MOZZARELLA by Megan Navarro Conley

MOZZARELLA by Megan Navarro Conley

After they drown and bloat with water, white people look like mozzarella cheese. Not the shredded kind in resealable bags, but the smooth spherical cheese in the little wet bags near the deli counter. Sometimes I buy this cheese from Trader Joe’s because plucking it off the refrigerated shelf makes me feel fancy. I like to turn it over in my hands, cup it in my palm while waiting in line.

I learn this fact about white people and cheese while standing in a river. I am nineteen, and I still think I’m going to be a doctor. The director of my honors program tells us that we need leadership positions if we want to apply to med school, so I am standing in this river wearing a neon green hat that shouts Volunteer Team Leader. Behind me, on the shore, are ten other college kids looking to fill lines on their resumes.
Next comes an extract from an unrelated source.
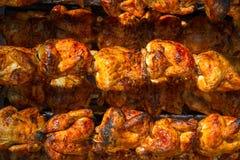 Ψημένο κοτόπουλο σε μια σειρά που ανοίγει roaster Στοκ φωτογραφία με δικαίωμα ελεύθερης χρήσης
It’s 9am, and we are all cold and tired and hungover, but because I am the team leader, the park ranger hands me rubber pants and boots to wade into the water.

It rained the night before, but the tree lying halfway across the river clearly fell a long time ago. It’s caught litter in its branches, a matted solid clump of chip bags, soda cans, plastic bags, anything unnaturally dyed and saturated that immediately draws the eye. My friend stands on top of the tree, dry and holding open a garbage bag.

I’ve picked up most of it. At the top of the ravine, I can feel the park ranger staring at me while the other students pick around the shore, poking into bushes, around tree roots. I am wondering if his job is always this cushy, when my friend pinches her nose.

“It smells like shit.”

“Really? I have a bad sense of smell.”

“It smells like something’s died.”

I try sweeping the leaves downriver, fishing through the grey-brown muck. I think I’m almost done with this area, ready to wade out of the water and step out of these rubber boots which will stand up even when I’m not in them.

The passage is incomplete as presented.